Is a binomial a sum of Bernoulli random variables? I know that, if $X_1,\ldots,X_n\sim \text{Ber}(p)$ are independent, then $X_1+\ldots+X_n\sim\text{Bin}(n,p)$. 
My question is: if $X\sim \text{Bin}(n,p)$, is it true that there exist independent random variables $X_1,\ldots,X_n\sim\text{Ber}(p)$ such that $X(\omega)=X_1(\omega)+\ldots+X_n(\omega)$ for all $\omega\,$?
EDIT: I would like an analytic proof of this fact (if it is true).
 A: In general, no. As @Did pointed out, we can construct a $\operatorname{Bin}(n,p)$ random variable on a probability space with $n+1$ elements.

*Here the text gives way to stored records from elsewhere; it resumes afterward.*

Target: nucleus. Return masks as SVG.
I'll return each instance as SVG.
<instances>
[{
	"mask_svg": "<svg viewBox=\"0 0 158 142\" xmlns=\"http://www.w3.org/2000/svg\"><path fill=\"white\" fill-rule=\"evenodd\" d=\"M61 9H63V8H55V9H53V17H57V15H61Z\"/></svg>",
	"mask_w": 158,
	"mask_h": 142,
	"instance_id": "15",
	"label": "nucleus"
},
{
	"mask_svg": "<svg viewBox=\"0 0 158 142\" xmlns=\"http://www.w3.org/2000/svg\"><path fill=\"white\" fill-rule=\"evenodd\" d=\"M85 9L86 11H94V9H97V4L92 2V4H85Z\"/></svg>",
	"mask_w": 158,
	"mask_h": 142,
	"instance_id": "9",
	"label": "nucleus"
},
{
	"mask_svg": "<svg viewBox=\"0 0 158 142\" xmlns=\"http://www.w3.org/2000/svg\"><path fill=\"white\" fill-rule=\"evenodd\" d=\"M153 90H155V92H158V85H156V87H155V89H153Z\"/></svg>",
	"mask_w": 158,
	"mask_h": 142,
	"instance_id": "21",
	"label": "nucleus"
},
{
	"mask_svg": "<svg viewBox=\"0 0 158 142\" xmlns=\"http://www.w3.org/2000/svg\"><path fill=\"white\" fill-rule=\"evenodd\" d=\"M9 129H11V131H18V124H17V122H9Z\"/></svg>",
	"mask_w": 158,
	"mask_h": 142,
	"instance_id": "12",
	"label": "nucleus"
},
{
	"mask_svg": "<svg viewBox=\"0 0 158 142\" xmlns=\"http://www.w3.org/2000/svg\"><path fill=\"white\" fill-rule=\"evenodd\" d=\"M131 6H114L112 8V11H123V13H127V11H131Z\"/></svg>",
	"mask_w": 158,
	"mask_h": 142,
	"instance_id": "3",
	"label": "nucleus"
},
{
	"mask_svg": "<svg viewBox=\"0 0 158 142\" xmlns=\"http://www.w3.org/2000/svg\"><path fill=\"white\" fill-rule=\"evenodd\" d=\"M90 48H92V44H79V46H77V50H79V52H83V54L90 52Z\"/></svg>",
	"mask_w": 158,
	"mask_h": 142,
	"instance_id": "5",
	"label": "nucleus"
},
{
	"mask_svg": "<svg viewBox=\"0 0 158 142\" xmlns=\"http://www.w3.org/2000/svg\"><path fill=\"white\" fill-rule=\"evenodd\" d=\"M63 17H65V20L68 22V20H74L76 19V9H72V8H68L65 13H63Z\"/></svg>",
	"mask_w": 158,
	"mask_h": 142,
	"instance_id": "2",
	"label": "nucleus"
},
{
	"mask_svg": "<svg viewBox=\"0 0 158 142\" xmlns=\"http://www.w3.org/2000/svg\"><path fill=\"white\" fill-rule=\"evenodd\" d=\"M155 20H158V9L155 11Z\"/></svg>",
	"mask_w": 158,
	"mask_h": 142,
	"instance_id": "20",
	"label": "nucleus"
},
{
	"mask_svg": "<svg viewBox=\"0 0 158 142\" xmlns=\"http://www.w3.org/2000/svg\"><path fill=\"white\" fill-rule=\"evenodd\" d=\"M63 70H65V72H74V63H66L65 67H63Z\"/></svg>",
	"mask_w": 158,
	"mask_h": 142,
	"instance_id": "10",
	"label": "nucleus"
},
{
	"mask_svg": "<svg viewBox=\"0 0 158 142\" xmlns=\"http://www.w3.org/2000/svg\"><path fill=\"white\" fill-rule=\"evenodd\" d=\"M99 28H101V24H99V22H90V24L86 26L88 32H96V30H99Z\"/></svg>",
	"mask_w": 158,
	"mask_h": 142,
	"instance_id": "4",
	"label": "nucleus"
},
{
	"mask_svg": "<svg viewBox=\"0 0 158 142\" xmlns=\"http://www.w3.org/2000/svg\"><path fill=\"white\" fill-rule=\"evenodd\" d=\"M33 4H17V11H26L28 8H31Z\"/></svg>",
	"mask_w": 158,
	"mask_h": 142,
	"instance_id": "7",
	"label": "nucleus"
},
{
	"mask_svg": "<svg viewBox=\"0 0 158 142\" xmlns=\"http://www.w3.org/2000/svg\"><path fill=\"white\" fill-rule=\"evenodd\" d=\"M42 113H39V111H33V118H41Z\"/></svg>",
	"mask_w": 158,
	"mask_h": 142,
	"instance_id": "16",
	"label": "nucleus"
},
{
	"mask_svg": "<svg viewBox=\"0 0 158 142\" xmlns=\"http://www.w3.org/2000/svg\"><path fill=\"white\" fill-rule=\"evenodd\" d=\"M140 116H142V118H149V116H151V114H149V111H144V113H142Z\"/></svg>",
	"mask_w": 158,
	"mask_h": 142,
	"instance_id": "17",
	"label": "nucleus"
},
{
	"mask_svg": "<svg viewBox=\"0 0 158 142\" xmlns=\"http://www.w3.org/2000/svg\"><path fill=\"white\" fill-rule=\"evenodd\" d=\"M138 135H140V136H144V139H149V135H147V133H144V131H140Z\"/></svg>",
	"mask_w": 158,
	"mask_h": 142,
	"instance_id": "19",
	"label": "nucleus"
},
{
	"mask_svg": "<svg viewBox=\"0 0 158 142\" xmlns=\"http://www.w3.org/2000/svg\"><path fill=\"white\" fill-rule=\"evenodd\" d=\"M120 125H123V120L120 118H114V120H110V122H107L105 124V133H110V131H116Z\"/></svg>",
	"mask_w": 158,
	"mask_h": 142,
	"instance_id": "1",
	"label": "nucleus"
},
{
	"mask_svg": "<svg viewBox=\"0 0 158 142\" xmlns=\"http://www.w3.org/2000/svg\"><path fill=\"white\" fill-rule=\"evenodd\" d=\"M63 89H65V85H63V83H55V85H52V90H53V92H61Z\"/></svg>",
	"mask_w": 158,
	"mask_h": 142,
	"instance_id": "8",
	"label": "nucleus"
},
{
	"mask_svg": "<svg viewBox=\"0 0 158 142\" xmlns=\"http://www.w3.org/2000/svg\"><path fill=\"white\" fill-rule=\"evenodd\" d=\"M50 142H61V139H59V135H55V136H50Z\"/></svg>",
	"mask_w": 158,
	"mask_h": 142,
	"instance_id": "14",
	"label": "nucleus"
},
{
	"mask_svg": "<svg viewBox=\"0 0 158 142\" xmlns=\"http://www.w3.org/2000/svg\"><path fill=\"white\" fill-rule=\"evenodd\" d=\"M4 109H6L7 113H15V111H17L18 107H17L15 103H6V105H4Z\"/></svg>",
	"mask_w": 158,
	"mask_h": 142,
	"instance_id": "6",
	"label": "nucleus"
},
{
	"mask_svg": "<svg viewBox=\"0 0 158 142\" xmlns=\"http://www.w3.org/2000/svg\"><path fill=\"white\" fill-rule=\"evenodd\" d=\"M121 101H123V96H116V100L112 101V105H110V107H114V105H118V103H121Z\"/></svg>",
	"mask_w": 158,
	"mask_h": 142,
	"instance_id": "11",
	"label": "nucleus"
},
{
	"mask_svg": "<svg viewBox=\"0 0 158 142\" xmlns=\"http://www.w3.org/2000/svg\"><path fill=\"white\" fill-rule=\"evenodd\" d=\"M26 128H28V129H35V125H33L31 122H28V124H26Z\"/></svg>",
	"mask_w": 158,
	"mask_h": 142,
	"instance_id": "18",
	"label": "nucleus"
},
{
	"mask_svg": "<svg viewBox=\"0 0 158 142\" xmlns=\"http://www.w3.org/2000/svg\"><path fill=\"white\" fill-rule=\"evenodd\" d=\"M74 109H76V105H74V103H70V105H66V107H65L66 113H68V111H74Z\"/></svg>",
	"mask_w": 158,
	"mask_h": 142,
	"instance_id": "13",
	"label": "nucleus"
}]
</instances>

Consider $\Omega = \{0,1,2\}$ with \begin{align}\mathbb P(\{0\})&=(1-p)^2\\\mathbb P(\{1\})&= 2p(1-p)\\ \mathbb P(\{2\})&=p^2 \end{align}
and $X(\omega)=\omega$. If $X=X_1+X_2$ where $X_1, X_2$ take values in $\{0,1\}$ then from
\begin{align}
0 &= X(0) = X_1(0) + X_2(0)\\
2 &= X(2) = X_1(2) + X_2(2)
\end{align}
we see that $X_1(0)=X_2(0)=0$ and $X_1(2)=X_2(2)=1$. It is clear that $X_1$ and $X_2$ cannot be independent.
An example where the answer is "yes" is given by the $\Omega = \{H,T\}^n$ (i.e. the outcomes are $n$ tosses of a coin), $$\mathbb P(\{\omega\}) = p^j (1-p)^{n-j},\; \omega\in\Omega$$ where $j$ is the number of "heads" in $\omega$, and $X$ again the number of "heads" in $\omega$. For $\omega = (\omega_1,\ldots,\omega_n)$, define $X_j$ by $X_j(\omega) = \mathsf 1_{\omega_j=1}$. It follows from the binomial theorem that $$\mathbb P(X_j=1) = p = 1 - \mathbb P(X_j=0),\; j=1,2,\ldots,n, $$
and by construction, $$X=\sum_{j=1}^n X_j$$ with the $X_j$ independent.